= Given text =
Authors: Ivo Gonçalves,Sara Silva,Carlos M. Fonseca,Mauro Castelli
ArXiv: 1706.06195
Document:
PDF
DOI
Abstract URL: http://arxiv.org/abs/1706.06195v1
In iterative supervised learning algorithms it is common to reach a point in
the search where no further induction seems to be possible with the available
data. If the search is continued beyond this point, the risk of overfitting
increases significantly. Following the recent developments in inductive
semantic stochastic methods, this paper studies the feasibility of using
information gathered from the semantic neighborhood to decide when to stop the
search. Two semantic stopping criteria are proposed and experimentally assessed
in Geometric Semantic Genetic Programming (GSGP) and in the Semantic Learning
Machine (SLM) algorithm (the equivalent algorithm for neural networks). The
experiments are performed on real-world high-dimensional regression datasets.

= Required action 1 =
Answer the following questions using the abstract on semantic stopping criteria.
(a) What arXiv identifier is given for the paper?
(b) According to the abstract, what risk increases significantly if the search is continued beyond the point where no further induction seems possible?
(c) On what kind of datasets are the experiments performed?
= Required action 2 =
Continue the abstract on semantic stopping criteria, beginning after its final sentence.

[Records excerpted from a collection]
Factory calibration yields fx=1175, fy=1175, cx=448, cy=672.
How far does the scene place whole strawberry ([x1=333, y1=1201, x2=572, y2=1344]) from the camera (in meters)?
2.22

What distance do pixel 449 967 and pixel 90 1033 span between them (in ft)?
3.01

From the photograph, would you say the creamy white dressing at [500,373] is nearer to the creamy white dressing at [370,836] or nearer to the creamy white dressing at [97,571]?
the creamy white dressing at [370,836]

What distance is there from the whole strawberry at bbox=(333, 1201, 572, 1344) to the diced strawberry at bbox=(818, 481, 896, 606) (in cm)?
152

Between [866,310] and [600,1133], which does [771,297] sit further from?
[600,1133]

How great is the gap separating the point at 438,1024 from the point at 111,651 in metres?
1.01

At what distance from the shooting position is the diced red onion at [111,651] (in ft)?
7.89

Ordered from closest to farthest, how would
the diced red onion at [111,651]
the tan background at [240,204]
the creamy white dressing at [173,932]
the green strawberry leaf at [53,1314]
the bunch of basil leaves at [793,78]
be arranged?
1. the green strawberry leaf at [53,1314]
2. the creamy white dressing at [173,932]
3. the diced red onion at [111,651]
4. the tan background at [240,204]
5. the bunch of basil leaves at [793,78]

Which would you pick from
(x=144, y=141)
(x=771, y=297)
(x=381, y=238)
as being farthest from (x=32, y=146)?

= Expected output 1 =
(a) 1706.06195
(b) The risk of overfitting.
(c) Real-world high-dimensional regression datasets.

= Expected output 2 =
The results show that the proposed semantic stopping criteria are able to
detect stopping points that result in a competitive generalization for both
GSGP and SLM. This approach also yields computationally efficient algorithms as
it allows the evolution of neural networks in less than 3 seconds on average,
and of GP trees in at most 10 seconds. The usage of the proposed semantic
stopping criteria in conjunction with the computation of optimal
mutation/learning steps also results in small trees and neural networks.